• What you have to do:
Please return all of the entries below word for word, leaving out the pictures.

** START Information supplied **

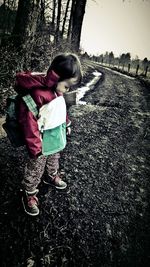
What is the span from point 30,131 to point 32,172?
1.68 ft

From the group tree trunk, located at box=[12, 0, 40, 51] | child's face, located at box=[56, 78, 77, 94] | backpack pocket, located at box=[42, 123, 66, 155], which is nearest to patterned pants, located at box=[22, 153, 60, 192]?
backpack pocket, located at box=[42, 123, 66, 155]

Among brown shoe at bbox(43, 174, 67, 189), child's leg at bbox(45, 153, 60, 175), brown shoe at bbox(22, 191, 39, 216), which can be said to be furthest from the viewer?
brown shoe at bbox(43, 174, 67, 189)

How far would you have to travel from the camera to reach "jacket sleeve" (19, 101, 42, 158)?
206 cm

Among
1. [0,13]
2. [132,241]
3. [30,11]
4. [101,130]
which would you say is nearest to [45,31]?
[30,11]

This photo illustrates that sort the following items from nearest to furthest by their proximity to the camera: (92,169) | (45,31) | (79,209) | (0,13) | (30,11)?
(79,209)
(92,169)
(30,11)
(45,31)
(0,13)

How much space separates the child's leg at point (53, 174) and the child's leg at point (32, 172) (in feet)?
1.22

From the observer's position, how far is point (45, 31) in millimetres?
8469

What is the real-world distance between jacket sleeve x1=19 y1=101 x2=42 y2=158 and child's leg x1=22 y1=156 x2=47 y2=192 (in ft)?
0.81

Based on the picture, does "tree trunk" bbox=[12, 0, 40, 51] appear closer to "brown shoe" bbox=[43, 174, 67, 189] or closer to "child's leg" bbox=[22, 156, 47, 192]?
"brown shoe" bbox=[43, 174, 67, 189]

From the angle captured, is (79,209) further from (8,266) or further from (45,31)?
(45,31)

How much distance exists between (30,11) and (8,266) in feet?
17.7

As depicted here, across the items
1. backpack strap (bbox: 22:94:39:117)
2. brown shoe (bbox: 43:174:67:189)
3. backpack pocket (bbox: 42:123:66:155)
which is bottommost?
brown shoe (bbox: 43:174:67:189)

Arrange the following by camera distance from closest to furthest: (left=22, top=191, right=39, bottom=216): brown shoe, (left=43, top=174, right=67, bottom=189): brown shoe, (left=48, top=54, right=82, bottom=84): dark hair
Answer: (left=48, top=54, right=82, bottom=84): dark hair < (left=22, top=191, right=39, bottom=216): brown shoe < (left=43, top=174, right=67, bottom=189): brown shoe

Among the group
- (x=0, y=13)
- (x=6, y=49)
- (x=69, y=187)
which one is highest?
(x=0, y=13)
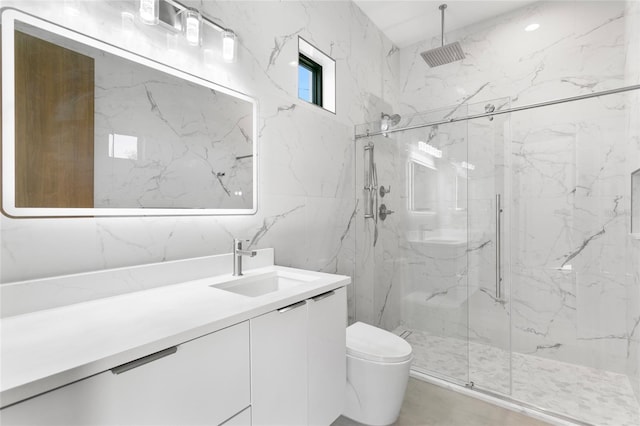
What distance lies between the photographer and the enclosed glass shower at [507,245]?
7.36 feet

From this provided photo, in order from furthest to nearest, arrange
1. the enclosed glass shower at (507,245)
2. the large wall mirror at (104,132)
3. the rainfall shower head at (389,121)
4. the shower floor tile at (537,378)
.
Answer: the rainfall shower head at (389,121), the enclosed glass shower at (507,245), the shower floor tile at (537,378), the large wall mirror at (104,132)

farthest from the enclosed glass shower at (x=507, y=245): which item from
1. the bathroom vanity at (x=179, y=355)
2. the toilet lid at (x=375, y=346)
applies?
the bathroom vanity at (x=179, y=355)

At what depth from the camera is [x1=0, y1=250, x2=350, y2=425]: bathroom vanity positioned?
662 millimetres

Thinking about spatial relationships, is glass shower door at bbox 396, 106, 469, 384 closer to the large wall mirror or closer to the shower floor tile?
the shower floor tile

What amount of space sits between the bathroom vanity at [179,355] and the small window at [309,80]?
142cm

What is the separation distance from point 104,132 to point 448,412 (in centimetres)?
225

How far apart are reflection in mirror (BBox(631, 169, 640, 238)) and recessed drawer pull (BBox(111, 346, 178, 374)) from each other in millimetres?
2651

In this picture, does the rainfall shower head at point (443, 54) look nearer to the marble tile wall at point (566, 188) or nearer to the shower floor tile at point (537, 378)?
the marble tile wall at point (566, 188)

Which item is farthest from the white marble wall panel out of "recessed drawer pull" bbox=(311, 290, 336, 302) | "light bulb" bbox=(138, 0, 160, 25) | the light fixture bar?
"recessed drawer pull" bbox=(311, 290, 336, 302)

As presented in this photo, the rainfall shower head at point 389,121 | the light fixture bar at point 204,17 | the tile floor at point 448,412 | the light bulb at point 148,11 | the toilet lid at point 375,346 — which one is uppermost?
the light fixture bar at point 204,17

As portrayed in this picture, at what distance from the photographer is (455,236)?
7.78 feet

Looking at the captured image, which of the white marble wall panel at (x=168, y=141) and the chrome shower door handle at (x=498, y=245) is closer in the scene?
the white marble wall panel at (x=168, y=141)

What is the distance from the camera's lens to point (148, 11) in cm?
127

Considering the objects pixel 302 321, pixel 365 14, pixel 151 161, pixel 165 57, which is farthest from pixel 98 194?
pixel 365 14
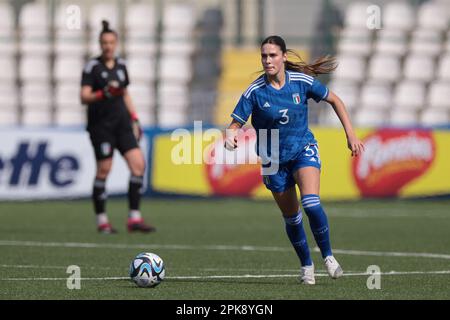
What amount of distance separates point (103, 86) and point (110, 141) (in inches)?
27.6

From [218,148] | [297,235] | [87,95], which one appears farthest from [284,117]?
[218,148]

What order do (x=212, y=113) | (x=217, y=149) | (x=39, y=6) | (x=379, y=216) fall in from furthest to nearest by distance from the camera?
1. (x=39, y=6)
2. (x=212, y=113)
3. (x=217, y=149)
4. (x=379, y=216)

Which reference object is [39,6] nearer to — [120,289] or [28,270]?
[28,270]

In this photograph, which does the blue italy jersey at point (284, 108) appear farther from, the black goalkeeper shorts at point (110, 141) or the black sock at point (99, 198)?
the black sock at point (99, 198)

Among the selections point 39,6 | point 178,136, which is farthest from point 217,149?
point 39,6

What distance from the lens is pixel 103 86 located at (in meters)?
15.0

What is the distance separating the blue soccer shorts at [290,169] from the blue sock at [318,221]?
0.70 ft

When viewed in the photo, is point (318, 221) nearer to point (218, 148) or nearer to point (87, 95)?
point (87, 95)

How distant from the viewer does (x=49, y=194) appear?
68.6ft

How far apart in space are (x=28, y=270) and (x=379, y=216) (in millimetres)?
8772

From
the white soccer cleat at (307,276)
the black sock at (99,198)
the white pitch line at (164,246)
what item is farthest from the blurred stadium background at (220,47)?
the white soccer cleat at (307,276)

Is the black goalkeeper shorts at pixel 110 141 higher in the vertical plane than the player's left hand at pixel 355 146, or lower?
lower

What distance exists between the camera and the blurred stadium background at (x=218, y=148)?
10.9 meters

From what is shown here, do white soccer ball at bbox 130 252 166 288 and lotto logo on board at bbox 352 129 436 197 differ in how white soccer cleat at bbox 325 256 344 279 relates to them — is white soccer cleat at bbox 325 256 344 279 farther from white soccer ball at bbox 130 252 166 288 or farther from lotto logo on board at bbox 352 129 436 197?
lotto logo on board at bbox 352 129 436 197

** END Information supplied **

• Answer in full:
What is the span from point 30,131 to point 32,172?
1.68 ft

From the group tree trunk, located at box=[12, 0, 40, 51] | child's face, located at box=[56, 78, 77, 94] | backpack pocket, located at box=[42, 123, 66, 155], which is nearest to patterned pants, located at box=[22, 153, 60, 192]?
backpack pocket, located at box=[42, 123, 66, 155]

Among brown shoe at bbox(43, 174, 67, 189), child's leg at bbox(45, 153, 60, 175), brown shoe at bbox(22, 191, 39, 216), which can be said to be furthest from the viewer?
brown shoe at bbox(43, 174, 67, 189)

How far would you have to travel from the camera to reach "jacket sleeve" (19, 101, 42, 158)?
206 cm

Among
1. [0,13]
2. [132,241]
3. [30,11]
4. [101,130]
which would you say is nearest to [45,31]?
[30,11]

This photo illustrates that sort the following items from nearest to furthest by their proximity to the camera: (92,169) | (45,31) | (79,209) | (0,13) | (30,11)?
(79,209)
(92,169)
(30,11)
(45,31)
(0,13)

How much space separates the child's leg at point (53, 174) and the child's leg at point (32, 172) (in feet)?
1.22

From the observer's position, how far is point (45, 31) in millimetres?
8469

What is the real-world distance between jacket sleeve x1=19 y1=101 x2=42 y2=158 and child's leg x1=22 y1=156 x2=47 y2=192 (in ft)?
0.81

Based on the picture, does "tree trunk" bbox=[12, 0, 40, 51] appear closer to "brown shoe" bbox=[43, 174, 67, 189] or closer to "child's leg" bbox=[22, 156, 47, 192]?
"brown shoe" bbox=[43, 174, 67, 189]

From the angle captured, is (79,209) further from (8,266) or further from (45,31)?
(45,31)

How much distance exists between (30,11) and (8,266) in feet?
17.7

As depicted here, across the items
1. backpack strap (bbox: 22:94:39:117)
2. brown shoe (bbox: 43:174:67:189)
3. backpack pocket (bbox: 42:123:66:155)
which is bottommost?
brown shoe (bbox: 43:174:67:189)

Arrange the following by camera distance from closest to furthest: (left=22, top=191, right=39, bottom=216): brown shoe, (left=43, top=174, right=67, bottom=189): brown shoe, (left=48, top=54, right=82, bottom=84): dark hair
Answer: (left=48, top=54, right=82, bottom=84): dark hair < (left=22, top=191, right=39, bottom=216): brown shoe < (left=43, top=174, right=67, bottom=189): brown shoe

Among the group
- (x=0, y=13)
- (x=6, y=49)
- (x=69, y=187)
which one is highest?
(x=0, y=13)
What distance lies between the photographer and the enclosed glass shower at [507,245]?
7.36 feet

From this provided photo, in order from furthest to nearest, arrange
1. the enclosed glass shower at (507,245)
2. the large wall mirror at (104,132)
3. the rainfall shower head at (389,121)
4. the shower floor tile at (537,378)
.
Answer: the rainfall shower head at (389,121), the enclosed glass shower at (507,245), the shower floor tile at (537,378), the large wall mirror at (104,132)

farthest from the enclosed glass shower at (x=507, y=245): which item from
1. the bathroom vanity at (x=179, y=355)
2. the toilet lid at (x=375, y=346)
applies?
the bathroom vanity at (x=179, y=355)

At what depth from the camera is [x1=0, y1=250, x2=350, y2=425]: bathroom vanity positioned?
662 millimetres

Thinking about spatial relationships, is glass shower door at bbox 396, 106, 469, 384 closer to the large wall mirror or closer to the shower floor tile?
the shower floor tile

What amount of space sits between the bathroom vanity at [179,355] and the small window at [309,80]?
142cm

What is the separation distance from point 104,132 to point 448,412 (in centimetres)?
225

How far apart are reflection in mirror (BBox(631, 169, 640, 238)) and recessed drawer pull (BBox(111, 346, 178, 374)) from each other in millimetres?
2651

In this picture, does the rainfall shower head at point (443, 54) look nearer to the marble tile wall at point (566, 188) or nearer to the shower floor tile at point (537, 378)?
the marble tile wall at point (566, 188)

Which item is farthest from the white marble wall panel out of "recessed drawer pull" bbox=(311, 290, 336, 302) | "light bulb" bbox=(138, 0, 160, 25) | the light fixture bar?
"recessed drawer pull" bbox=(311, 290, 336, 302)

As presented in this photo, the rainfall shower head at point 389,121 | the light fixture bar at point 204,17 | the tile floor at point 448,412 | the light bulb at point 148,11 | the toilet lid at point 375,346 — which one is uppermost?
the light fixture bar at point 204,17

As portrayed in this picture, at what distance from the photographer is (455,236)?
7.78 feet

Looking at the captured image, which of the white marble wall panel at (x=168, y=141) and the chrome shower door handle at (x=498, y=245) is closer in the scene?
the white marble wall panel at (x=168, y=141)

What is the distance from the camera's lens to point (148, 11) in cm?
127

Considering the objects pixel 302 321, pixel 365 14, pixel 151 161, pixel 165 57, which is farthest from pixel 98 194?
pixel 365 14
What amount of distance separates point (103, 86) and point (110, 141) (in inches)?
27.6

From [218,148] | [297,235] | [87,95], which one appears farthest from [284,117]?
[218,148]

What order do (x=212, y=113) | (x=217, y=149) | (x=39, y=6) | (x=379, y=216) fall in from furthest to nearest by distance from the camera?
1. (x=39, y=6)
2. (x=212, y=113)
3. (x=217, y=149)
4. (x=379, y=216)

Which reference object is [39,6] nearer to — [120,289] or [28,270]?
[28,270]

In this photograph, which does the blue italy jersey at point (284, 108) appear farther from, the black goalkeeper shorts at point (110, 141) or the black sock at point (99, 198)?
the black sock at point (99, 198)

Among the selections point 39,6 | point 178,136, which is farthest from point 217,149?
point 39,6

What distance from the lens is pixel 103 86 located at (in meters)?
15.0

What is the distance separating the blue soccer shorts at [290,169] from the blue sock at [318,221]?
0.70 ft

When viewed in the photo, is point (318, 221) nearer to point (218, 148) or nearer to point (87, 95)?
point (87, 95)

How distant from the viewer does (x=49, y=194) appear?
68.6ft

How far apart in space are (x=28, y=270) and (x=379, y=216) (in millimetres)?
8772

From
the white soccer cleat at (307,276)
the black sock at (99,198)
the white pitch line at (164,246)
what item is farthest from the blurred stadium background at (220,47)?
the white soccer cleat at (307,276)

Is the black goalkeeper shorts at pixel 110 141 higher in the vertical plane than the player's left hand at pixel 355 146, or lower?
lower

What distance exists between the camera and the blurred stadium background at (x=218, y=148)?
10.9 meters

From what is shown here, do white soccer ball at bbox 130 252 166 288 and lotto logo on board at bbox 352 129 436 197 differ in how white soccer cleat at bbox 325 256 344 279 relates to them — is white soccer cleat at bbox 325 256 344 279 farther from white soccer ball at bbox 130 252 166 288 or farther from lotto logo on board at bbox 352 129 436 197?
lotto logo on board at bbox 352 129 436 197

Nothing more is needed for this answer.